Die schwarz-rote Regierung in Magdeburg erntet im Moment die reifen Früchte der schwarz-gelben Vorgängerregierung. Die Menschen im Land erwarten zu Recht Kontinuität und Perspektiven! Was ist aus der Modellregion Sachsen-Anhalt geworden, die Ministerpräsident Böhmer in Berlin wie versprochen einlösen wollte? Sachsen-Anhalt braucht einen Sonderweg, Abweichungsregeln vom Bundesrecht, um Investitionen und neue Arbeitsplätze schneller schaffen zu können. Apropos Arbeitsmarkt, nicht nur eine höhere Flexibilität, sondern auch niedrigere Lohnzusatzkosten fordern zu Recht die Wirtschaftsinstitute und –verbände.
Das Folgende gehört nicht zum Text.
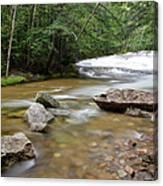 Bartlett Experimental Forest - Bartlett New Hampshire Usa Canvas Print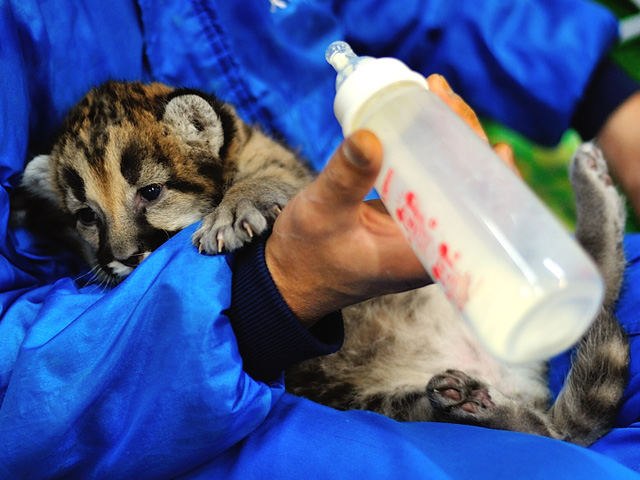 ミルクを飲む途中で休憩しているピューマの赤ちゃん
Wird nach der fatalen Zustimmung zur Mehrwertsteuererhöhung die sachsen-anhaltinische Landesregierung einer Gesundheitsreform zustimmen, die auf den Rücken der Versicherten und neuer Arbeitsloser ausgetragen wird?
An dieser Stelle erweist sich letztendlich der Mut dieser Landesregierung. Lässt sie sich von der Bundesregierung in Zukunft den Weg diktieren oder hat sie den Mut auszuscheren? Ist sie nicht bereit der Bundesregierung Widerstand zu leisten, geht das zu Lasten Sachsen-Anhalts und seiner Bürger. Aber was anderes ist von sogenannten Großen Koalitionen weder im Großen noch im Kleinen zu erwarten. Deshalb gilt für die magere 100 Tage Bilanz: Nomen est Omen. Oder anders formuliert: Große Koalitionen kommen den Bürger teuer zu stehen!